In a related recent commentary in the Lancet, Professor Prince argued “… the Chinese Government faces a daunting task in addressing future needs for long-term care. Previously, these needs have been met by families, consistent with traditional values and enforced through the Elderly Rights and Protection Law of 1996. However, central government policy is shifting towards new social care initiatives and increased investment in social protection, as outlined in a radically amended version of the 1996 law which will take force from July, 2013.”
Dr Simon Ridley, Head of Research at Alzheimer's Research United Kingdom, said, “We know that dementia is a global problem and it is important to understand more about the risk factors and barriers to diagnosis across different countries. Investigating the social, economic and cultural factors influencing attitudes and access to dementia diagnosis can help shape strategies that could benefit multiple countries across the world. We must ensure long-term investment for dementia research if we are to improve the lives of millions living with this condition worldwide.” (Source: EurekAlert! A service of AAAS King's College London.)

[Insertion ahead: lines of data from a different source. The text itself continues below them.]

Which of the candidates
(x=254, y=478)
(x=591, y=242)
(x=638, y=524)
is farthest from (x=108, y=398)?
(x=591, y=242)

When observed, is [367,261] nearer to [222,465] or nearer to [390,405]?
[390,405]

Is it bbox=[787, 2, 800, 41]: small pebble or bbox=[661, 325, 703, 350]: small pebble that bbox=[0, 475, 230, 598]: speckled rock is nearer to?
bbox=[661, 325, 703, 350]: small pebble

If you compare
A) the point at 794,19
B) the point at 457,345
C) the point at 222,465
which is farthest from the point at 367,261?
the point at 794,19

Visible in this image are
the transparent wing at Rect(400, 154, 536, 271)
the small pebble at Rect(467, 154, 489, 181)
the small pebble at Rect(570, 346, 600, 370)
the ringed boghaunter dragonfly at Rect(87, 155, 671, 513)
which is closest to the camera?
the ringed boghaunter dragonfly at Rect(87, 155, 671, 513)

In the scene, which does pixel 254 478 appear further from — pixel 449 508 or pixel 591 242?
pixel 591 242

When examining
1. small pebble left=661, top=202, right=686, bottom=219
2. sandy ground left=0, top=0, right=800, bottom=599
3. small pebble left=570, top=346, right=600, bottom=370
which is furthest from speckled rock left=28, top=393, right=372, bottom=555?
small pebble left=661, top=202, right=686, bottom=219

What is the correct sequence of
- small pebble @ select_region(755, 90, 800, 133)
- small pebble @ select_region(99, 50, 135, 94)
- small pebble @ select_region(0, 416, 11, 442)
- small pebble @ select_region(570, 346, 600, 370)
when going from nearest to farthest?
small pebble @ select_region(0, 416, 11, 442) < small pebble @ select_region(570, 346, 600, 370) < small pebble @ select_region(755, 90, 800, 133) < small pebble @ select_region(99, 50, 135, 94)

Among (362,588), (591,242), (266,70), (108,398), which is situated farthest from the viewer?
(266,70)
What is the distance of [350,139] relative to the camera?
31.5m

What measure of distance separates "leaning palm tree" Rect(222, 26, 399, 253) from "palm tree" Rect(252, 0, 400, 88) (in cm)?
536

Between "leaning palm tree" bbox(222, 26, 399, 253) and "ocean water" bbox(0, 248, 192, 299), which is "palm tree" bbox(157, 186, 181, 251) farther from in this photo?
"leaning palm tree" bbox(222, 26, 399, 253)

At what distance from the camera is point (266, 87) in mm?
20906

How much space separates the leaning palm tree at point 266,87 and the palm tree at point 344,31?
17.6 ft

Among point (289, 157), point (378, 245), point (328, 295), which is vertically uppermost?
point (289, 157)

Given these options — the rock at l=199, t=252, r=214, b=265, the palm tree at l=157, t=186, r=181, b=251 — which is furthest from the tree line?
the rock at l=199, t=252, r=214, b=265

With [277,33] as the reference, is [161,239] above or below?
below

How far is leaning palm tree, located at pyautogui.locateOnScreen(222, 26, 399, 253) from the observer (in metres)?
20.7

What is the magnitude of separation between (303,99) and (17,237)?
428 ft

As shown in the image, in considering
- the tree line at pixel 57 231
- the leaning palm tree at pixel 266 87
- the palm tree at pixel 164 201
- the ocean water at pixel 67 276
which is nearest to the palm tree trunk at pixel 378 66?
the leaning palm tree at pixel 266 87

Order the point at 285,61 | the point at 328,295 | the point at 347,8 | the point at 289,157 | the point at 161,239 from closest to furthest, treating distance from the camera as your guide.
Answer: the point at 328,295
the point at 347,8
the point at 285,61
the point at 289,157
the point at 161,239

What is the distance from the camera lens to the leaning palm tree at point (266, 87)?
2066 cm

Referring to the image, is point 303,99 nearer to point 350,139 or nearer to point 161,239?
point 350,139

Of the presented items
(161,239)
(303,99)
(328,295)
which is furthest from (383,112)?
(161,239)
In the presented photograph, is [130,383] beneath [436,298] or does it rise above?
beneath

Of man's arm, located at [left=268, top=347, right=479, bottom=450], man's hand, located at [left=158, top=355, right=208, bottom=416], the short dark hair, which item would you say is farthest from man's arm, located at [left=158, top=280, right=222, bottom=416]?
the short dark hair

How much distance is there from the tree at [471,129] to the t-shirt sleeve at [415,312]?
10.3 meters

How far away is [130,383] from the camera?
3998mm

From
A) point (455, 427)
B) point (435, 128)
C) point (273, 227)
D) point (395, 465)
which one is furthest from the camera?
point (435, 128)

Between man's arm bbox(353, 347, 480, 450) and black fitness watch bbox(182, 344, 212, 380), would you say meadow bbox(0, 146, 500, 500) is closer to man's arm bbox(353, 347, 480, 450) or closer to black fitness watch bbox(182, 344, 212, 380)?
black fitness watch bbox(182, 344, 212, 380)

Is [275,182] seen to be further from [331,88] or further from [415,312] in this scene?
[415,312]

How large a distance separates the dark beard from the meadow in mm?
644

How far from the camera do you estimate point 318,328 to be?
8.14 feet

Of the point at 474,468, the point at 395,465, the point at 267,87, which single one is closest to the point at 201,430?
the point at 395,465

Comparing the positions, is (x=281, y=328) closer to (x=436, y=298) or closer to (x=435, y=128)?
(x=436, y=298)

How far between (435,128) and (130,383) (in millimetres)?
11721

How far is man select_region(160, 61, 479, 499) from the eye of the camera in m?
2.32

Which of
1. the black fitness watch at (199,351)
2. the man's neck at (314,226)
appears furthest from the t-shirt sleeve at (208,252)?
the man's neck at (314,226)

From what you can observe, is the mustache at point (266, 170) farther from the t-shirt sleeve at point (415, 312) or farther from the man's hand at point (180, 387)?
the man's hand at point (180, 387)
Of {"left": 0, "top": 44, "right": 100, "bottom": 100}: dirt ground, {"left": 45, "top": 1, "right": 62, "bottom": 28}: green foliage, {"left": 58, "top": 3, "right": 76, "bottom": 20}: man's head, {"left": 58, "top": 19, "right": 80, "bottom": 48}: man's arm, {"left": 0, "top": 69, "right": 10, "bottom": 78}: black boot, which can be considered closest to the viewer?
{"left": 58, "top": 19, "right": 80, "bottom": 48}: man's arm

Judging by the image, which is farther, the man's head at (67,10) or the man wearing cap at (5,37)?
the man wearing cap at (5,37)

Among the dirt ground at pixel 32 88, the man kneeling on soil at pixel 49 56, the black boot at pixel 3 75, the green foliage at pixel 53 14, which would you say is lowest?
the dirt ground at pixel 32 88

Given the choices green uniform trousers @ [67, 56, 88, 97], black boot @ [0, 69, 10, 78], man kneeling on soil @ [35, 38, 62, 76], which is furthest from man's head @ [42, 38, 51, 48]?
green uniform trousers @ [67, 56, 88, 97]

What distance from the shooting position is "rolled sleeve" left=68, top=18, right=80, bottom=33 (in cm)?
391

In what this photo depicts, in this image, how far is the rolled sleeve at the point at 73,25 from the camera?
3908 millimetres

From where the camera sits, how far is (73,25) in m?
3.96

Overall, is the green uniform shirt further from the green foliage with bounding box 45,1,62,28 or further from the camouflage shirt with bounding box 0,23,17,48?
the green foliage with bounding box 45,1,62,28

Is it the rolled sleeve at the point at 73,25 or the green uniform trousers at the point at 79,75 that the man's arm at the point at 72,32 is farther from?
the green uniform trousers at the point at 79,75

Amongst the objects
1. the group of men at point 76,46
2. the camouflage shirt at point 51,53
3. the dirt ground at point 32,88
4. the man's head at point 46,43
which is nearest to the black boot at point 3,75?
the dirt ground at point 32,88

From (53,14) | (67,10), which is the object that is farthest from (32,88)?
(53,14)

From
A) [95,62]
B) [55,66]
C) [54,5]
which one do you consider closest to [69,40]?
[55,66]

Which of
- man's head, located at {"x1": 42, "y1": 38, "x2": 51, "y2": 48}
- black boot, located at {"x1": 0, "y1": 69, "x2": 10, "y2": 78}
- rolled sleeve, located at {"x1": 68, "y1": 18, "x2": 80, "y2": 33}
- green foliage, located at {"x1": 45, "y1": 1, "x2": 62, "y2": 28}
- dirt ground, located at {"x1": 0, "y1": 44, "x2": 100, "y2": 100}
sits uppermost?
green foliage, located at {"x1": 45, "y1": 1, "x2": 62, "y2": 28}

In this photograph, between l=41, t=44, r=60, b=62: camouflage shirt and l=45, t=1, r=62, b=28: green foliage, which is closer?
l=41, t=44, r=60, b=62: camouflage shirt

Chinese Herbal Medicines Are Safe and Effective for Vascular Dementia
Chinese herbal medicine, which has been used for thousands of years in China, has long been considered an effective treatment for vascular dementia. There are already meta-analyses of the effects of herbal extracts (ginkgo biloba and huperzine A) on vascular dementia. However, there has been no systematic review of the efficacy and safety of Chinese herbal medicines for vascular dementia despite its wide use in clinical practice. A recent study published in the Neural Regeneration Research (Vol 8, No. 18, 2013) evaluated the efficacy and safety of Chinese herbal medicines for vascular dementia, using efficacy, Mini-Mental State Examination score, Hasegawa Dementia Scale score, and adverse reactions as evaluation indices by performing a meta-analysis. The results suggested that Chinese herbal medicine appears to be safer and more effective than control measures in the treatment of vascular dementia. Chinese herbal medicines for vascular dementia exert characteristics of syndrome differentiation of traditional Chinese medicine and have good potential in the clinic. (Source: EurekAlert! A service of AAAS and Neural Regeneration Research.)